Какое-то время мы ехали в тишине, потом бабушка сказала:
— Сейчас, только вот разверну этот драндулет.
Мы подъехали к лавке Груна. На заднем дворе, под громадным пеканом, стоял его припаркованный чёрный «форд». Бабушка сбавила обороты и остановилась позали него. Наклонилась вплотную к ветровому стеклу и внимательно сощурилась.
— Обе фары целые, — сообщила она. — Что ж, может, и починил. Долго ли умеючи? Я и сама как-то фару меняла. Где бы он тут мог достать запчасти для фары, Гарри?
— У нас в городе нету автомастерской, — сказал я.
— А кто тут автомеханик?
— Здесь каждый в основном сам себе что надо делает, — ответил я. — Если что-нибудь серьёзное, везут машину в Тайлер. Там ему и пришлось бы покупать детали.
— Если только у самого в запасе не лежало, — проговорила бабушка. — И уж точно вдоволь было времени, чтобы починить.
— Да, мэм, по-моему так.
— Мы же никуда не спешим, правда, дружок?
— Нет, мэм.
— И, говоришь, у этого доктора Тинна имелись кое-какие догадки насчёт убийц подобного толка?
— Он, кажется, страсть какой умный, бабуль.
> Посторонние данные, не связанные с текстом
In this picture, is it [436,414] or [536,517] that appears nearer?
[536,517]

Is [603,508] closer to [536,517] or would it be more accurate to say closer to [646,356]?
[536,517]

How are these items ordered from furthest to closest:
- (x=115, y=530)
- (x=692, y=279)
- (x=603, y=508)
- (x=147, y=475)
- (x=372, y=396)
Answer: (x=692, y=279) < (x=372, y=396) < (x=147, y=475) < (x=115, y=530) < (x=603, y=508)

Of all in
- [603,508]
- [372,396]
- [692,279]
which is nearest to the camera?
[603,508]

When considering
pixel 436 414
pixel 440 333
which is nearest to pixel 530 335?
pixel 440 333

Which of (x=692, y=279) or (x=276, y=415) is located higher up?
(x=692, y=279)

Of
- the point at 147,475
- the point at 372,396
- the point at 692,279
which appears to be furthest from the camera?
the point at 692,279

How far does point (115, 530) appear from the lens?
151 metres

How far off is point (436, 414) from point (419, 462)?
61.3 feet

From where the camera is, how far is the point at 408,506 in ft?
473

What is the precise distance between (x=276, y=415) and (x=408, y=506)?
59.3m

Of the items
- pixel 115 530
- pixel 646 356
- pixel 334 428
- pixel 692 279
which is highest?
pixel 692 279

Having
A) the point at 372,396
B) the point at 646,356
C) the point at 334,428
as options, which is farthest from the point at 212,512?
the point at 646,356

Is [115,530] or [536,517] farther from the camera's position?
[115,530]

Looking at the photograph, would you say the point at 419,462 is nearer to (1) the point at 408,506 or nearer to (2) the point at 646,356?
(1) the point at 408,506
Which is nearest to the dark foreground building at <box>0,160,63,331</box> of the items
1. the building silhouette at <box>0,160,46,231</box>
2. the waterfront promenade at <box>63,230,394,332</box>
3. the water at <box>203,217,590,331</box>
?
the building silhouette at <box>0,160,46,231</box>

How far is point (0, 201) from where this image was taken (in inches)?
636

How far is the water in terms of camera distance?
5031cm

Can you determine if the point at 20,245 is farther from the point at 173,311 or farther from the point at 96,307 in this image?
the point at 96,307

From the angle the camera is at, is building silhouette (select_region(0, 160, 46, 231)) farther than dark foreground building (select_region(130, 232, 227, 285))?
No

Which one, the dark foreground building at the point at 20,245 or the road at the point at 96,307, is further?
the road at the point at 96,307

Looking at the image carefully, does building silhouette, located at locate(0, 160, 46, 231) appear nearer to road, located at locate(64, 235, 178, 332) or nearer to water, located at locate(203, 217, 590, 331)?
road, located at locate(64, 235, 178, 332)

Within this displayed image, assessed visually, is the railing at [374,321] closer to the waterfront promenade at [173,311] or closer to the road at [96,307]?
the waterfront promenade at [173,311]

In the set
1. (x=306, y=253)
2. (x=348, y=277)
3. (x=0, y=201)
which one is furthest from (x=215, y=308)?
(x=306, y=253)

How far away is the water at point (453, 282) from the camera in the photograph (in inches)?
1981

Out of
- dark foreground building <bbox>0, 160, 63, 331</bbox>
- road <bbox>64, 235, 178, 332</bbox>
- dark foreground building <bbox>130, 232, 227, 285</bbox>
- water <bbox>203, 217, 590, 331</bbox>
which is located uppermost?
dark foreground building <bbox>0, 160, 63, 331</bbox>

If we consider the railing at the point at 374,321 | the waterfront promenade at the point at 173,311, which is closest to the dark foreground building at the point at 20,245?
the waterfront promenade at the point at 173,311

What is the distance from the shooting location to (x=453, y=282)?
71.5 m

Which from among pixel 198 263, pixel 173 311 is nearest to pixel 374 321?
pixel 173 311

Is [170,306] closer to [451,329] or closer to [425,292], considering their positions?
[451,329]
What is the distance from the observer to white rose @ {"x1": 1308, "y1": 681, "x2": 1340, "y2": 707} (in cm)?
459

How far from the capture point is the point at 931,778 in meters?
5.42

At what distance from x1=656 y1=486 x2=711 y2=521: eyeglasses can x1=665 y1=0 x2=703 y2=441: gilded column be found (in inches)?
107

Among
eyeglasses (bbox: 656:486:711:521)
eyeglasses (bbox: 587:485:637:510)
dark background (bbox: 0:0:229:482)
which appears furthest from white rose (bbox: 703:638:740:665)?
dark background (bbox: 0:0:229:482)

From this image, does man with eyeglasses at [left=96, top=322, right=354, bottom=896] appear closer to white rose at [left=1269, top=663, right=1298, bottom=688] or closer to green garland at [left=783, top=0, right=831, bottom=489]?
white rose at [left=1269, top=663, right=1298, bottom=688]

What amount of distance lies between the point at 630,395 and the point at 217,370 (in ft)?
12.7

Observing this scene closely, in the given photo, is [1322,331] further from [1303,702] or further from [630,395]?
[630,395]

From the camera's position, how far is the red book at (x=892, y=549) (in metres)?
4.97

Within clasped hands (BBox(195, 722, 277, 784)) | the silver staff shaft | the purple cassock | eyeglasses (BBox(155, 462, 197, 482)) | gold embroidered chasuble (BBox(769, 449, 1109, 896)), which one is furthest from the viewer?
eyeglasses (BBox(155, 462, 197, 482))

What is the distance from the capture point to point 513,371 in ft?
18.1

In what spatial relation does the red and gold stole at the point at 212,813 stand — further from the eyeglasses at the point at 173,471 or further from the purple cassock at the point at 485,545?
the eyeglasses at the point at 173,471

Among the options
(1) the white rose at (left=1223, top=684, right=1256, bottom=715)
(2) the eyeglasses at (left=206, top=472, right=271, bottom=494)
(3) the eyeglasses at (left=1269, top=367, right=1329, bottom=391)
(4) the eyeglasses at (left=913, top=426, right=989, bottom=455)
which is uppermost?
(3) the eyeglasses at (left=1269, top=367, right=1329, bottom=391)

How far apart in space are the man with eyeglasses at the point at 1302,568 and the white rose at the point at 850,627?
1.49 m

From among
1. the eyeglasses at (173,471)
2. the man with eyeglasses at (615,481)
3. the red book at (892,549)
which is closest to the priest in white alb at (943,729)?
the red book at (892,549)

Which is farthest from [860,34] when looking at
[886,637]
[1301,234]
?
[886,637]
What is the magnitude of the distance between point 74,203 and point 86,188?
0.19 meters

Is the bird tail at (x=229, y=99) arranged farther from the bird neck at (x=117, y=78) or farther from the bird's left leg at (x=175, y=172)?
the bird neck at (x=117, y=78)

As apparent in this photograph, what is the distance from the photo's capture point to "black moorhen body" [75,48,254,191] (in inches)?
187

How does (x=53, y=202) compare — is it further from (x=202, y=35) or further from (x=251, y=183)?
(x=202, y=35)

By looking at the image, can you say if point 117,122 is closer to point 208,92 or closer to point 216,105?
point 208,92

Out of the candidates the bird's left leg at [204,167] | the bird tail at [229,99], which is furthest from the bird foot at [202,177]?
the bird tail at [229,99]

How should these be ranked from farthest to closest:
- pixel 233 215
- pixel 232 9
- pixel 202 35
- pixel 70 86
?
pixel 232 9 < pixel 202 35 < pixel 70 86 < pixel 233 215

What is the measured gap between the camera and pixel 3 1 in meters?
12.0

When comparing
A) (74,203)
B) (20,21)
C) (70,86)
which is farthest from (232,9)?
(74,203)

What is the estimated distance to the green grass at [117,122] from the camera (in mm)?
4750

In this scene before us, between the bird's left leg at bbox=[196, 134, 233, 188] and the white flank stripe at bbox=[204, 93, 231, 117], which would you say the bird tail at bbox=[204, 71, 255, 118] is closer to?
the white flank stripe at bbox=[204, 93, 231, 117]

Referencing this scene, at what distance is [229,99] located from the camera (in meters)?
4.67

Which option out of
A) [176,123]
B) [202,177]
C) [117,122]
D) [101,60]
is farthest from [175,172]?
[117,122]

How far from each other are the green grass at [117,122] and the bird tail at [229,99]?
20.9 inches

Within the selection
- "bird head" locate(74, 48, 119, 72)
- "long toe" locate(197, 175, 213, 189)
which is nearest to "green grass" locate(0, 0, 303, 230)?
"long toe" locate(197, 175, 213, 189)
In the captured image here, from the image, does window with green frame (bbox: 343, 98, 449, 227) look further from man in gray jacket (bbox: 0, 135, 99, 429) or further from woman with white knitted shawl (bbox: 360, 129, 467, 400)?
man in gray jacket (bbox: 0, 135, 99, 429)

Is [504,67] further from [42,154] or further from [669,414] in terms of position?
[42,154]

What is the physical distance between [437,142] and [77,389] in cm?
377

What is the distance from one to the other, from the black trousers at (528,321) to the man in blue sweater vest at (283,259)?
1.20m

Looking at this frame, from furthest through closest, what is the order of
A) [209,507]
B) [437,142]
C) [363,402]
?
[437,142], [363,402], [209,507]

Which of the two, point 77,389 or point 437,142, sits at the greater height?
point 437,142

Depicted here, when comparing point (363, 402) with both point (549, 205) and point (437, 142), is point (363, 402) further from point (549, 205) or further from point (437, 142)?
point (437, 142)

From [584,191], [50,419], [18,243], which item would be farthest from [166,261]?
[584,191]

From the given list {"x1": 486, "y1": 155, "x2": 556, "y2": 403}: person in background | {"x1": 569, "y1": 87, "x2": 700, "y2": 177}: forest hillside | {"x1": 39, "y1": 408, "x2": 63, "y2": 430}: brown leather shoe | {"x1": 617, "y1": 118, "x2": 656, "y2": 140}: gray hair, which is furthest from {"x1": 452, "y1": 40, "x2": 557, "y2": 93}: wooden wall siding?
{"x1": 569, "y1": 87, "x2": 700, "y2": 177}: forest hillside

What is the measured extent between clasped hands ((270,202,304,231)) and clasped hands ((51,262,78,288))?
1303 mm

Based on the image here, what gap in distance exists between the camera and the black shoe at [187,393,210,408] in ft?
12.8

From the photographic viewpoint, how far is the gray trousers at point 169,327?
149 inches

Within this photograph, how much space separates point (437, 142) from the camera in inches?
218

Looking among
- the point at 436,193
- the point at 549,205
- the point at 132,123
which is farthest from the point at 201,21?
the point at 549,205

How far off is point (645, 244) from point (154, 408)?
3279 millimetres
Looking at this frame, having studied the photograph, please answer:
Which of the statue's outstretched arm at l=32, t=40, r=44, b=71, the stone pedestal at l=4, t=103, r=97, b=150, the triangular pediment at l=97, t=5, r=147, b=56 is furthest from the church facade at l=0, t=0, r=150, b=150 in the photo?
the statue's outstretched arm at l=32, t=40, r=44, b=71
Куда как умнее, чем доктор Стивенсон.
— Отчего бы нам тогда к нему не скататься?
— Не знаю, бабушка… Ну, в смысле, знаете ли, белая женщина в цветном городе говорит с чёрным мужчиной…
— Уж я-то за себя смогу постоять!
— Да, мэм… Я имею в виду, что доктор Тинн… Вот вы с ним говорите, а он — цветной, да ещё слывущий наглецом, потому что умный и потому что доктор… Пойдут нехорошие слухи… Может получиться, как с Моузом.
— В чём-то ты прав, Гарри. Но я ведь это не ради себя. Я же хочу помочь Джейкобу. Да и не станем мы впутывать доктора Тинна ни в какие неприятности… Папаша Трисом всё ещё там, так и держит свой магазин?
— Да, мэм.
— Тогда есть один способ.
Бабушка развернула автомобиль, и мы направились в Перл-Крик.